Jumat, 03 Agustus 2018

Upload foto bermesraan di social media, bolehkah?


Media social atau yang biasa disingkat medsos sudah menjadi bagian yang tak terpisahkan dari kehidupan manusia modern saat ini. Mulai dari remaja, orang dewasa, anak-anak, sampai kakek nenek hampir semua memiliki akun sosmed. Bahkan bayi yang baru lahir yang notabene belum bisa jalan dan bicara dan belum mengerti hp dan computer pun juga sudah punya akun medsos. Nah, salah satu yang aktivitas digemari dalam medsos selain curhat adalah upload foto.
Tak kalahnya pasangan pengantin baru pun juga mengekspresikan kedekatan hubungan mereka di media social. Dalam hubungan rumah tangga, kemesraan antara suami dan istri adalah sebuah keharusan, karena kemesraan merupakan bukti kehangatan hubungan pasutri. Namun begitu, sepasang suami dan istri sebaiknya paham bahwa kemesraan tidak harus diumbar di depan publik.
berpegangan tangan atau bergandengan saja memang diperbolehkan dengan catatan tidak diperbolehkan memperlihatkan hal-hal lain yang sifatnya lebih intim. Misalnya berciuman dan lain sebagainya.
Para ulama sepakat menegaskan bahwa mencium istri di depan umum merupakan sebab penghilang kewibawaan. Al-Bajirami seperti dikutip dari konsultasi syariah mengatakan,
Mencium wanita meskipun itu mahramnya di malam kebahagiaannya, dengan dilihat banyak orang atau wanita lain telah menggugurkan sifat keadilan (kehormatan status dalam agama), karena ini menunjukkan sikapnya yang rendah, meskipun Al-Bulqini mendiamkannya.”

= Tugas Latihan =
Salin tanpa perubahan bagian teks tentang mengunggah foto mesra di media sosial, mulai dari "Tak kalahnya pasangan" dan berlanjut sampai "di depan publik.".

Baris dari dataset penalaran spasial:

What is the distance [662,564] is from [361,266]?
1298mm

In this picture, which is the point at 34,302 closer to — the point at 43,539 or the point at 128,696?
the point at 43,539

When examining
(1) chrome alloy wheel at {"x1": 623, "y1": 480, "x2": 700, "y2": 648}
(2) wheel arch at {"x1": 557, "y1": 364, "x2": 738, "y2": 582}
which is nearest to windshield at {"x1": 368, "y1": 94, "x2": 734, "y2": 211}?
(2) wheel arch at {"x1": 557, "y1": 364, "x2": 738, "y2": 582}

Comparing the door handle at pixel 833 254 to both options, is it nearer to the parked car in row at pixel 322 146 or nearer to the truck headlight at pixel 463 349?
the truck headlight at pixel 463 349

= Jawaban Tertulis =
Tak kalahnya pasangan pengantin baru pun juga mengekspresikan kedekatan hubungan mereka di media social. Dalam hubungan rumah tangga, kemesraan antara suami dan istri adalah sebuah keharusan, karena kemesraan merupakan bukti kehangatan hubungan pasutri. Namun begitu, sepasang suami dan istri sebaiknya paham bahwa kemesraan tidak harus diumbar di depan publik.